- Problem to solve: Exactly the lines below from the line with "young woman leaning" through the line with "bowl of thai meatballs with green onions" must make up the answer, both ends included and pictures left out.

- Material provided:
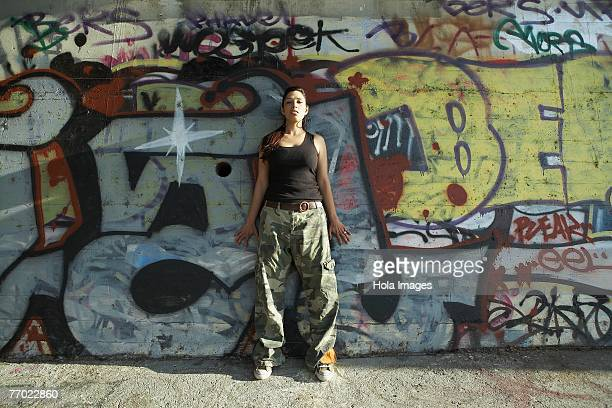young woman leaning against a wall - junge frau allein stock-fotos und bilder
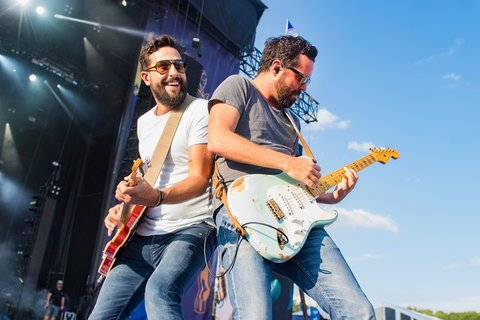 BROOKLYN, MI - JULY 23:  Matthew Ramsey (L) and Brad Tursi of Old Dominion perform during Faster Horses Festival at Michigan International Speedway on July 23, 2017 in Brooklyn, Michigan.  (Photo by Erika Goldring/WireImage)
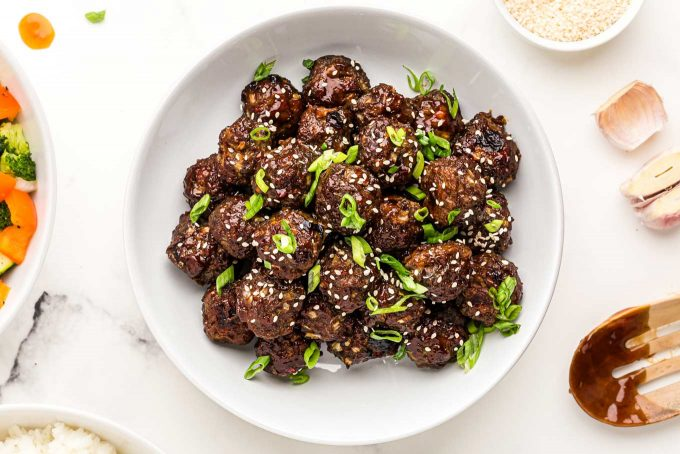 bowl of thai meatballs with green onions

==

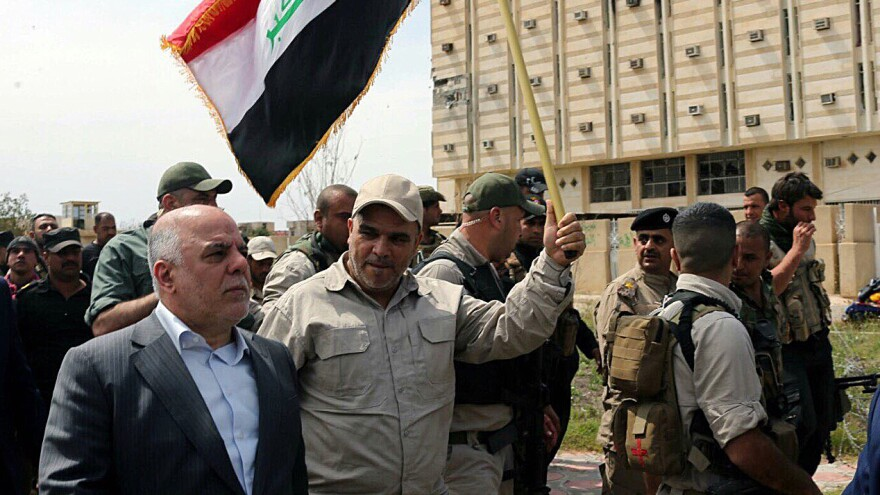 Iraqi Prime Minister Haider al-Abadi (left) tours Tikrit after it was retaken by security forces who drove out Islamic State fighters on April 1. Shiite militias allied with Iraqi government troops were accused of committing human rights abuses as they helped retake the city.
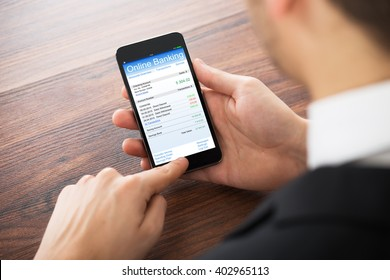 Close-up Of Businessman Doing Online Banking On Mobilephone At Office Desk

- Answer section:
young woman leaning against a wall - junge frau allein stock-fotos und bilder
 BROOKLYN, MI - JULY 23:  Matthew Ramsey (L) and Brad Tursi of Old Dominion perform during Faster Horses Festival at Michigan International Speedway on July 23, 2017 in Brooklyn, Michigan.  (Photo by Erika Goldring/WireImage)
 bowl of thai meatballs with green onions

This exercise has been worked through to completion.